General document | Modelling Human Attributes in Autonomous Systems Operations
Unmanned Systems (UMS) have the potential to provide significant benefits when used in military operations that are dangerous, dirty, and/or dull; the principal benefit cited in a variety of literature is of reducing the risk of human casualties. Other claimed benefits of UMS suggest they can enhance situational awareness, reduce human workload, and improve mission performance at a reduced cost. These are worthwhile benefits; however, war is a particularly human endeavour in which current technology cannot replicate the understanding, intuition and decision making of human combatants. Human-UMS teaming is seen as a desirable state in which humans supervise, task and interact with robotic systems. This is the semi-autonomous mode of operation of UMS, also known as human supervisory controlled (HSC) autonomy; for example, the USAF fleet of long endurance Unmanned Aerial Vehicles (UAVs). In HSC UMS military employment, there is evidence from simulator-based experiments that the operators’ attributes have an impact on the UMS performance. However, it is recognised that while the autonomous systems are modelled with high fidelity, the human element is poorly represented for the human-operated systems in extant closed-loop combat simulation models.
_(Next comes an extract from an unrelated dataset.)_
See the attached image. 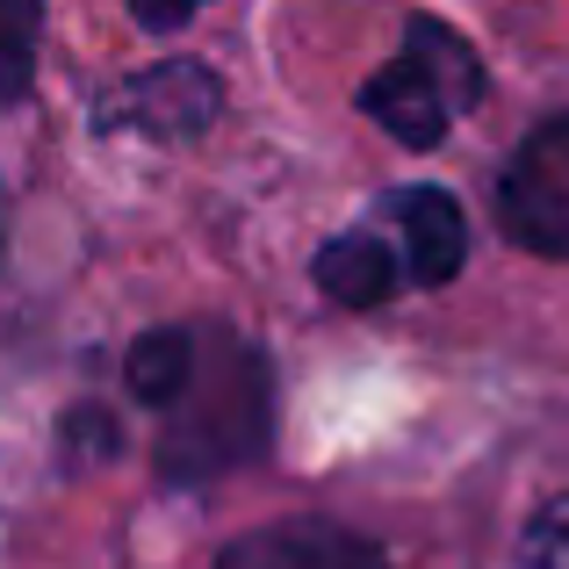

Therefore these simulations, when applied to model HSC UMS employment, can lack proper characterisation of human attributes. In this report we review the literature to investigate examples where human-attributes have been modelled in other simulation paradigms, system dynamics (SD) and discrete event simulation (DES) in particular.
More specifically, based on our review, we have identified five human attributes (trust, impact of human interventions, cognitive workload, attention allocation and situation awareness, and human learning) that have shown to have an impact on UMS system performance. We discuss how each of the identified human attributes is implemented, and contributes to the modelling and measurement of system performance in the SD and DES models.
The differences of SD and DES approaches are compared and analysed. Lessons learnt from SD or DES models are described. These lessons could to inform combat simulation practitioners to enrich the existing high-fidelity combat simulation models.